CS 321 Lecture, Dr. Lawlor, 2006/03/24

Check out these binary I/O examples (Directory, Zip, Tar-gzip).

Name
 Code
 Approx. Speed
Screen I/O
 std::cout<<x<<"\n"; a few KB/sec
Text File I/O
 std::ofstream s; s<<x<<"\n";
 15 MB/sec
Big-endian I/O
 std::ofstream s; unsigned char c[4]; c[0]=x>>24; ...; s.write(c,4);
 40 MB/sec
Native Binary I/O
 std::ofstream s; s.write((char *)&x,sizeof(x));
 200 MB/sec

Screen output is apallingly slow because a terminal program has to worry about fonts, spacing, the cursor, escape codes, and control codes for each byte of output.  It's a little faster if you use '\r' instead of '\n', which avoids scrolling.

Text (also known as ASCII) output is easy, and it's easy for humans to read, but you do have to worry about adding separator characters (space, tab, newline) or the output will be impossible to read!  Text output is slow because each character has to be processed separately.

Native binary output is where you're writing a file that contains the same bytes on disk that your program has in memory.  This is easy to do, and amazingly fast, but it doesn't work across different machines.  For example, a big-endian machine (like a PowerPC Mac) can't directly read native binary files written on a little-endian machine (like an x86 PC), or vice versa.  A 32-bit machine can't directly read 64-bit files, or vice versa. One fix for this is to always write native binary files (because they're convenient for you to write), but check the format and do any conversion at read time.  The conversion needed (for example, from big-endian 32-bit to little-endian 64-bit) might be really nasty, though, and it's tricky to describe the file format in a portable way.

The other fix for the endianness problem is to always write a standard format, like 32-bit big-endian integers.  This isn't too hard to do, especially if you write a little library to do it, although it does cost a little speed.

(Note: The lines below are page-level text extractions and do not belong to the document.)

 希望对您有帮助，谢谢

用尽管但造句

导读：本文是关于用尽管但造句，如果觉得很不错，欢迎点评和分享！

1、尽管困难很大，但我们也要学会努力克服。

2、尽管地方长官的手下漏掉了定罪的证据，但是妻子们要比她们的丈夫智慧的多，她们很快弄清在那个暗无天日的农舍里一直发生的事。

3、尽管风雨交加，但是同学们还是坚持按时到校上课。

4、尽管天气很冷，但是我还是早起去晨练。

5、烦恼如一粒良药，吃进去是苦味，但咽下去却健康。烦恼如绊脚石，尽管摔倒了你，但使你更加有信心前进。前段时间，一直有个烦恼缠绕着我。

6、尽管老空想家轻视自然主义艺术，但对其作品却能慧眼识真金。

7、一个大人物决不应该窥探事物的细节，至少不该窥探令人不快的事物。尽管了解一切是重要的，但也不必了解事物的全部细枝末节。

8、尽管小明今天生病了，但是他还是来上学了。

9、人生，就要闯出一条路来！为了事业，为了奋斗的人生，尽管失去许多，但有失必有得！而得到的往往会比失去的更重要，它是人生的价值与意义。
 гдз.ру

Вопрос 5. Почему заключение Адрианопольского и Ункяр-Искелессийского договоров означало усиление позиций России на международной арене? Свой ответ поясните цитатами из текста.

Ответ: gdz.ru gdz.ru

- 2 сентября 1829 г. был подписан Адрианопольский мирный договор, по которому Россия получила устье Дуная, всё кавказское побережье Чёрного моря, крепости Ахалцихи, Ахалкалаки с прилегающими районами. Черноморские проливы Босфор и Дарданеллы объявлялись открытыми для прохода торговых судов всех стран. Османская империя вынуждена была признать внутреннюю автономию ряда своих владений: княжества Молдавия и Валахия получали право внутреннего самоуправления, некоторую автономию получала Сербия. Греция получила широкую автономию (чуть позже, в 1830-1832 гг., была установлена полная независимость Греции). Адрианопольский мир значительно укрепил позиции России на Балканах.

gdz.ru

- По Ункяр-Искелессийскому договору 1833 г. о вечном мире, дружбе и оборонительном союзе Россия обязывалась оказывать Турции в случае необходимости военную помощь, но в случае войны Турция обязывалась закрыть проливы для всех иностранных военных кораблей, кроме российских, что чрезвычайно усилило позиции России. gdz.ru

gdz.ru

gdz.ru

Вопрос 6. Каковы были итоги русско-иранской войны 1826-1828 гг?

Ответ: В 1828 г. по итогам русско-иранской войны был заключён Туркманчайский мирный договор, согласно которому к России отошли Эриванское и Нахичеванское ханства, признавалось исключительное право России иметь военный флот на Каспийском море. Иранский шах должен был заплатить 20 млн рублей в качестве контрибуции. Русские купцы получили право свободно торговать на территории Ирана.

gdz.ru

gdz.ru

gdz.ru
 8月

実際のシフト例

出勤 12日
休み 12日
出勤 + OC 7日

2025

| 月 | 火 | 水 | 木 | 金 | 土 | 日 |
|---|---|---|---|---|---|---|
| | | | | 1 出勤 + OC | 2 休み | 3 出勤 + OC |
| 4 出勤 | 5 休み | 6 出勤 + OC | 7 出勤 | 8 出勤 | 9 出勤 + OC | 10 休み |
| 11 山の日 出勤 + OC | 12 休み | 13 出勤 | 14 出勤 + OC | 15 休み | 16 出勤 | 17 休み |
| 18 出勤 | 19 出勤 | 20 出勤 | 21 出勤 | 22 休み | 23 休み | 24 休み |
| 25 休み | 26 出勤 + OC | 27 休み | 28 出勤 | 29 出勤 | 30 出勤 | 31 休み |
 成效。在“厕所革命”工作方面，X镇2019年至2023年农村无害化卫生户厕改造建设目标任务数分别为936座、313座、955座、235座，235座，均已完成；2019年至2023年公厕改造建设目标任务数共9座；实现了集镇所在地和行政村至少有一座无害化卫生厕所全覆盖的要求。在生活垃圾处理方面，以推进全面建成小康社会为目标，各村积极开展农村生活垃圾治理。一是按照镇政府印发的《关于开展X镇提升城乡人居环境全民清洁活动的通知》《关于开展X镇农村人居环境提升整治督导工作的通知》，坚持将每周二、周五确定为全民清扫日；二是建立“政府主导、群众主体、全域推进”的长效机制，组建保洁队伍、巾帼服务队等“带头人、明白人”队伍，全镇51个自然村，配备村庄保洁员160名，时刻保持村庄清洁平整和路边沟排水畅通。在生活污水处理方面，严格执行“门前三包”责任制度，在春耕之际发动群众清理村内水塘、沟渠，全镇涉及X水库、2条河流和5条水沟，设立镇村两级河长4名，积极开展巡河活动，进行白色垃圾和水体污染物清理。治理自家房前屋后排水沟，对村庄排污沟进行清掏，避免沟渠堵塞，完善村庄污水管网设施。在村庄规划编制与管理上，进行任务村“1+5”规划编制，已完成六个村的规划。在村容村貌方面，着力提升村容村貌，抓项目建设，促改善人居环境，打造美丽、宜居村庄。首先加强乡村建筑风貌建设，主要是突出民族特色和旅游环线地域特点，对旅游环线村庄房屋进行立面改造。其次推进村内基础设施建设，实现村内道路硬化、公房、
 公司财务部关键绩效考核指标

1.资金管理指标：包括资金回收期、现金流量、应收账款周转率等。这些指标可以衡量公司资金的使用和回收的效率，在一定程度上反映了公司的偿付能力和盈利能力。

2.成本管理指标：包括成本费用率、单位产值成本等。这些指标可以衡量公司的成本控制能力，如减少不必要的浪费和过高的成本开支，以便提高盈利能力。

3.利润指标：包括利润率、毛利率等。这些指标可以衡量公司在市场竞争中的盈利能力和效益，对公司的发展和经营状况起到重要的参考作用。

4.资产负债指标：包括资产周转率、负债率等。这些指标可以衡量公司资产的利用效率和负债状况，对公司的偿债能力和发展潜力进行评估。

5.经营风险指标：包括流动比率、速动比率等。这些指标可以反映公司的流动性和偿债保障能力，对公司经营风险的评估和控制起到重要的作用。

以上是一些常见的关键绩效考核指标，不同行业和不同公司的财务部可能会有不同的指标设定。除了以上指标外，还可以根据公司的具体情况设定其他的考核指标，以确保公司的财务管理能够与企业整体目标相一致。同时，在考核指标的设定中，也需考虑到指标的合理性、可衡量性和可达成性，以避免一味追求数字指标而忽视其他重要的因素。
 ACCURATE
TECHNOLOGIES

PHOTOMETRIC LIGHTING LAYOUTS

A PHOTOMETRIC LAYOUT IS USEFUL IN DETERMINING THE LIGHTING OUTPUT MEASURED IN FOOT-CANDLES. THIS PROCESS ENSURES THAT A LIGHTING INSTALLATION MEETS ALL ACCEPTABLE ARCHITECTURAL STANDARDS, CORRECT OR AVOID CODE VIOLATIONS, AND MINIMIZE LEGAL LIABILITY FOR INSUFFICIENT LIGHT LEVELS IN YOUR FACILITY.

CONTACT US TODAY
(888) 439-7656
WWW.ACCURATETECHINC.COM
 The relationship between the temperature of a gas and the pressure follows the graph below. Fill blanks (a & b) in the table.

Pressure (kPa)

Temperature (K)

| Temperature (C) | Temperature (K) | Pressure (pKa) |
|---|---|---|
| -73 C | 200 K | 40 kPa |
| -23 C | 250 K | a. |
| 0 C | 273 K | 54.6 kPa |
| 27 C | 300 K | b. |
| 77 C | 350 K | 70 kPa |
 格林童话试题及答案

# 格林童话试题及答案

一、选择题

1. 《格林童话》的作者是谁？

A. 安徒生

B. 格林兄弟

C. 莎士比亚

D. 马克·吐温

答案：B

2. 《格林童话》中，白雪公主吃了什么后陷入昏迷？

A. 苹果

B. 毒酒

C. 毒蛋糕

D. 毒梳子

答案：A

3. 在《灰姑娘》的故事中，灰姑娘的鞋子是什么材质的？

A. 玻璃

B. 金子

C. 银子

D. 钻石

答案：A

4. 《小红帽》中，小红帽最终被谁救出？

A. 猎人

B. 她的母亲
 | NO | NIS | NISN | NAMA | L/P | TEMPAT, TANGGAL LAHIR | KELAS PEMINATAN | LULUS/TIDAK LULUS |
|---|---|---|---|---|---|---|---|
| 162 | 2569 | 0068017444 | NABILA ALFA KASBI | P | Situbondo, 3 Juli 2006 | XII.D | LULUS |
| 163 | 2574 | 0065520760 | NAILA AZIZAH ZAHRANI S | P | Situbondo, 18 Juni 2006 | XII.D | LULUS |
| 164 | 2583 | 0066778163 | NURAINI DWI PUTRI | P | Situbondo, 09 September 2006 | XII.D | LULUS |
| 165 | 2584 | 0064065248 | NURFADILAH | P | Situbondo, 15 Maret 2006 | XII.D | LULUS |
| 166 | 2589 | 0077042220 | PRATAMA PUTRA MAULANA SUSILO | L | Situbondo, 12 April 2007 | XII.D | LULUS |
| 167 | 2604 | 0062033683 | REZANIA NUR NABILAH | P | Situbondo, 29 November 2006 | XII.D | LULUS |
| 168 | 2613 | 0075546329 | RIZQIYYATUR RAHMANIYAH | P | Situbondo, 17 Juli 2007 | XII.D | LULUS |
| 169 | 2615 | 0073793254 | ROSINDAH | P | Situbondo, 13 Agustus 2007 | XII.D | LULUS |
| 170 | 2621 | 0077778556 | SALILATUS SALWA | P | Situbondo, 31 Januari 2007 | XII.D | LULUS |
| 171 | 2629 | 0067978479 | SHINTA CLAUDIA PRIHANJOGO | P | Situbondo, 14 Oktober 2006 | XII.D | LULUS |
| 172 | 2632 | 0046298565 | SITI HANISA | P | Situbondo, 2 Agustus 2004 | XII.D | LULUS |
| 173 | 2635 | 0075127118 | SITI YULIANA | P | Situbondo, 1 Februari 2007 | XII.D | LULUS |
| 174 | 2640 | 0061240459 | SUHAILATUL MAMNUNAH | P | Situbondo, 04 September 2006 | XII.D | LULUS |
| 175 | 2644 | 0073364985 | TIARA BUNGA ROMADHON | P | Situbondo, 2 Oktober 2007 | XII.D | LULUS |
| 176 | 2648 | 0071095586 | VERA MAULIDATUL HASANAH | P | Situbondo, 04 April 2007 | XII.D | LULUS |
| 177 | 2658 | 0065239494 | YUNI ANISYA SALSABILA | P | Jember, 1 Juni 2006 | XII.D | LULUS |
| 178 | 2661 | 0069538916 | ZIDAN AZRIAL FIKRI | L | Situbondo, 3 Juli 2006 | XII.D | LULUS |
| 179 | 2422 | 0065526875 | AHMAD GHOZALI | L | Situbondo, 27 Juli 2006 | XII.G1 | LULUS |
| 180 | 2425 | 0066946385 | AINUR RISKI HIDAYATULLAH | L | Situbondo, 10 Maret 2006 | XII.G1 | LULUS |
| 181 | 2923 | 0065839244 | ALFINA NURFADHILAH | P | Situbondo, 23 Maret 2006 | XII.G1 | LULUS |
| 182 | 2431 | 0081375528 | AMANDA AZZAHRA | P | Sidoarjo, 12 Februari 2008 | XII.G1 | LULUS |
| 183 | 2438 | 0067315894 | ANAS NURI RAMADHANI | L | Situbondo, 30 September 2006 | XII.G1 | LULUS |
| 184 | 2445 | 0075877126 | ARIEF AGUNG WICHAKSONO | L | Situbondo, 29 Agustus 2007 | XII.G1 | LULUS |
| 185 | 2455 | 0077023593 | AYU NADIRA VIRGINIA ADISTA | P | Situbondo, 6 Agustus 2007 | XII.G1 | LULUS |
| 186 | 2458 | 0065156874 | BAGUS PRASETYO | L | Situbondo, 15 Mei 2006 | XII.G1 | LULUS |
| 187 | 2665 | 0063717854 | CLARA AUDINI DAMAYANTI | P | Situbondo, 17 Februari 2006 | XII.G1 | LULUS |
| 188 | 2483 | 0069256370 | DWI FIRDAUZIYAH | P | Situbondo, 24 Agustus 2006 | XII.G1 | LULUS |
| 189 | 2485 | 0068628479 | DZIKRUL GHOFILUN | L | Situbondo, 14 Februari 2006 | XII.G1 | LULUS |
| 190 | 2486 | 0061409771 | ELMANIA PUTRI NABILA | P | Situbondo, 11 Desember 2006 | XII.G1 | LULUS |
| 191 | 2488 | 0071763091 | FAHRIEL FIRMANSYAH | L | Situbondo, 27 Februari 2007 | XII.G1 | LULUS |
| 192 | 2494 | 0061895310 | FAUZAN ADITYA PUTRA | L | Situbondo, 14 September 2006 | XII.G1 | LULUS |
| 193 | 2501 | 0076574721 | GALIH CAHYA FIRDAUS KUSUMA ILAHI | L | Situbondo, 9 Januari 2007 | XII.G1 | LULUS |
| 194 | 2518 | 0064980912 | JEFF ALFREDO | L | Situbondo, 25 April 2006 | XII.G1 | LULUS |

One huge advantage of binary-style files is that every integer is the same size--you don't have to store and look for spaces or tabs between integers, they're just right next to each other.  This allows us to jump to anywhere in a file by computing the byte offset.  For example, to jump to integer i in a file full of 32-bit intgers, we just "seek" to byte 4*i.  std::ofstream can do this with the "seekg" routine.